> Do this
Retype every entry in its entirety, without alteration.

--------------------------------

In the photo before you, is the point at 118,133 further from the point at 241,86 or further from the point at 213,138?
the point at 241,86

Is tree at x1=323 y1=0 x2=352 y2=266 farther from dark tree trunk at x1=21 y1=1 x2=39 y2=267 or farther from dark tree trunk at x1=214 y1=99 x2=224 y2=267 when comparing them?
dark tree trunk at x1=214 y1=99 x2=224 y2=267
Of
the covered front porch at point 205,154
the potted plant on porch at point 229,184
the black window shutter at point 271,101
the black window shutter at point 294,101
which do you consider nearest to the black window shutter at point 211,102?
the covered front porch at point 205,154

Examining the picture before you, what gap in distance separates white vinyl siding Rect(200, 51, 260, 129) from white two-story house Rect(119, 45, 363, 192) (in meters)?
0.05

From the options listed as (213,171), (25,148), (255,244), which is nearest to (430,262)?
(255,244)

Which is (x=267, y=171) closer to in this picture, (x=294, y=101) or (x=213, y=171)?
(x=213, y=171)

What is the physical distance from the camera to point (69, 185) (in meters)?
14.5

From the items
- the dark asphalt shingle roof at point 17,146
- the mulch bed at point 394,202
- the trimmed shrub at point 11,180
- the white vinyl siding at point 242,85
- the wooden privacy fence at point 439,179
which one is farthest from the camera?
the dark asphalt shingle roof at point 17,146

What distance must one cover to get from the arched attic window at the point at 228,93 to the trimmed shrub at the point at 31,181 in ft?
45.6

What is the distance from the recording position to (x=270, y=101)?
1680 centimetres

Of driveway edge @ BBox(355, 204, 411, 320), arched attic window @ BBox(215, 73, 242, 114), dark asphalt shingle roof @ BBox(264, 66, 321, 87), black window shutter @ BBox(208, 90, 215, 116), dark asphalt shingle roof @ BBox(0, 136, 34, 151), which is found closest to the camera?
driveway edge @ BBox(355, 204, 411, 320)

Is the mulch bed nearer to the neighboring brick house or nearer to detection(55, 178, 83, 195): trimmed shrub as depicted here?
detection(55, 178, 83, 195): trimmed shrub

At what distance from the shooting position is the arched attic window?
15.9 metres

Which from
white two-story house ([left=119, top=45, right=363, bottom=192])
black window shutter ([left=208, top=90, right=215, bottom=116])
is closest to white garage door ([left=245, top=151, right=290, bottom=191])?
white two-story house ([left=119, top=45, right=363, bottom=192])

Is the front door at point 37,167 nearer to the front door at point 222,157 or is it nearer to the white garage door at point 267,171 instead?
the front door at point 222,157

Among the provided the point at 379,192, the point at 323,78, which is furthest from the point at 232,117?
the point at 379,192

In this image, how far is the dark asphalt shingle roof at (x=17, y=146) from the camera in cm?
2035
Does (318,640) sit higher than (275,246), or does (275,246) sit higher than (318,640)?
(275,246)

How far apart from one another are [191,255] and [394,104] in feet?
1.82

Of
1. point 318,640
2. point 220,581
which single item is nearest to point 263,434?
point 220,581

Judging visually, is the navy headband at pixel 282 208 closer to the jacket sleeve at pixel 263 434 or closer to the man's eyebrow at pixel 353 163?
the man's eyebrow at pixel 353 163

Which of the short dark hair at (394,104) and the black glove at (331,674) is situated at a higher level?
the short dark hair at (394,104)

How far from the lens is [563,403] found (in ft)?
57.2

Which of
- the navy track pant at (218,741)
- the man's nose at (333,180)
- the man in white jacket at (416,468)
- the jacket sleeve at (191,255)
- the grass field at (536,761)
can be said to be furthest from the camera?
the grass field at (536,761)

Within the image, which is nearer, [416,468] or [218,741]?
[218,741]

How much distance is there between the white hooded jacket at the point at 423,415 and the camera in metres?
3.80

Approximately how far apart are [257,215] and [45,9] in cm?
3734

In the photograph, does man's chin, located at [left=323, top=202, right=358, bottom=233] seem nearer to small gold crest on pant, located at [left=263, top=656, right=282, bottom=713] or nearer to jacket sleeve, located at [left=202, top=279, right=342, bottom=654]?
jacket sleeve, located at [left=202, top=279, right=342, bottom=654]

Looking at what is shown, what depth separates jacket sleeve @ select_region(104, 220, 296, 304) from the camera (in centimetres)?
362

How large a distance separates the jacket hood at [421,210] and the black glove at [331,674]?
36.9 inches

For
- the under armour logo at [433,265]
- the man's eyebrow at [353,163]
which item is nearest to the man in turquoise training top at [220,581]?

--------------------------------

> Answer for this exercise
In the photo before you, is the point at 118,133 further from the point at 241,86 or further from the point at 213,138?
the point at 241,86

Is tree at x1=323 y1=0 x2=352 y2=266 farther from dark tree trunk at x1=21 y1=1 x2=39 y2=267 or farther from dark tree trunk at x1=214 y1=99 x2=224 y2=267 when comparing them?
dark tree trunk at x1=214 y1=99 x2=224 y2=267
Of
the covered front porch at point 205,154
the potted plant on porch at point 229,184
the black window shutter at point 271,101
the black window shutter at point 294,101
which do you consider nearest to the black window shutter at point 211,102?
the covered front porch at point 205,154

Examining the picture before you, what gap in distance separates white vinyl siding Rect(200, 51, 260, 129) from white two-story house Rect(119, 45, 363, 192) (in meters)?
0.05

From the options listed as (213,171), (25,148), (255,244), which is nearest to (430,262)?
(255,244)

Which is (x=267, y=171) closer to in this picture, (x=294, y=101) or (x=213, y=171)?
(x=213, y=171)

What is the physical distance from the camera to point (69, 185) (in meters)?
14.5

From the items
- the dark asphalt shingle roof at point 17,146
- the mulch bed at point 394,202
- the trimmed shrub at point 11,180
- the white vinyl siding at point 242,85
- the wooden privacy fence at point 439,179
which one is farthest from the camera?
the dark asphalt shingle roof at point 17,146

What distance must one cover to get from the arched attic window at the point at 228,93 to the trimmed shrub at the point at 31,181 in ft?
45.6

What is the distance from the recording position to (x=270, y=101)?
1680 centimetres

Of driveway edge @ BBox(355, 204, 411, 320), arched attic window @ BBox(215, 73, 242, 114), dark asphalt shingle roof @ BBox(264, 66, 321, 87), black window shutter @ BBox(208, 90, 215, 116), dark asphalt shingle roof @ BBox(0, 136, 34, 151), which is found closest to the camera?
driveway edge @ BBox(355, 204, 411, 320)

Is the mulch bed nearer to the neighboring brick house or nearer to detection(55, 178, 83, 195): trimmed shrub as depicted here?
detection(55, 178, 83, 195): trimmed shrub

At what distance from the shooting position is the arched attic window?
15.9 metres

Which from
white two-story house ([left=119, top=45, right=363, bottom=192])
black window shutter ([left=208, top=90, right=215, bottom=116])
is closest to white garage door ([left=245, top=151, right=290, bottom=191])?
white two-story house ([left=119, top=45, right=363, bottom=192])

Is the front door at point 37,167 nearer to the front door at point 222,157 or is it nearer to the white garage door at point 267,171 instead?
the front door at point 222,157

Among the provided the point at 379,192, the point at 323,78, which is furthest from the point at 232,117?
the point at 379,192

In this image, how far is the dark asphalt shingle roof at (x=17, y=146) from the camera in cm?
2035
Does (318,640) sit higher than (275,246), or does (275,246) sit higher than (318,640)?
(275,246)

How far apart from one another are [191,255] and [394,104] in feet?
1.82

Of
1. point 318,640
2. point 220,581
which single item is nearest to point 263,434?
point 220,581

Judging visually, is the navy headband at pixel 282 208 closer to the jacket sleeve at pixel 263 434 or closer to the man's eyebrow at pixel 353 163?
the man's eyebrow at pixel 353 163

Which of the short dark hair at (394,104) and the black glove at (331,674) is situated at a higher level?
the short dark hair at (394,104)

How far from the lens is [563,403] found (in ft)?
57.2

Which of
- the navy track pant at (218,741)
- the man's nose at (333,180)
- the man in white jacket at (416,468)
- the jacket sleeve at (191,255)
- the grass field at (536,761)
can be said to be furthest from the camera?
the grass field at (536,761)

Within the image, which is nearer, [416,468] or [218,741]?
[218,741]

How much distance is there between the white hooded jacket at the point at 423,415 and the camera in metres?
3.80

Approximately how far apart are [257,215] and [45,9] in cm?
3734

In the photograph, does man's chin, located at [left=323, top=202, right=358, bottom=233] seem nearer to small gold crest on pant, located at [left=263, top=656, right=282, bottom=713] or nearer to jacket sleeve, located at [left=202, top=279, right=342, bottom=654]?
jacket sleeve, located at [left=202, top=279, right=342, bottom=654]

Looking at what is shown, what depth separates jacket sleeve @ select_region(104, 220, 296, 304) from the camera (in centimetres)?
362

How large a distance separates the jacket hood at [421,210] and the black glove at [331,674]?
36.9 inches

For
- the under armour logo at [433,265]
- the man's eyebrow at [353,163]
which item is nearest to the man in turquoise training top at [220,581]?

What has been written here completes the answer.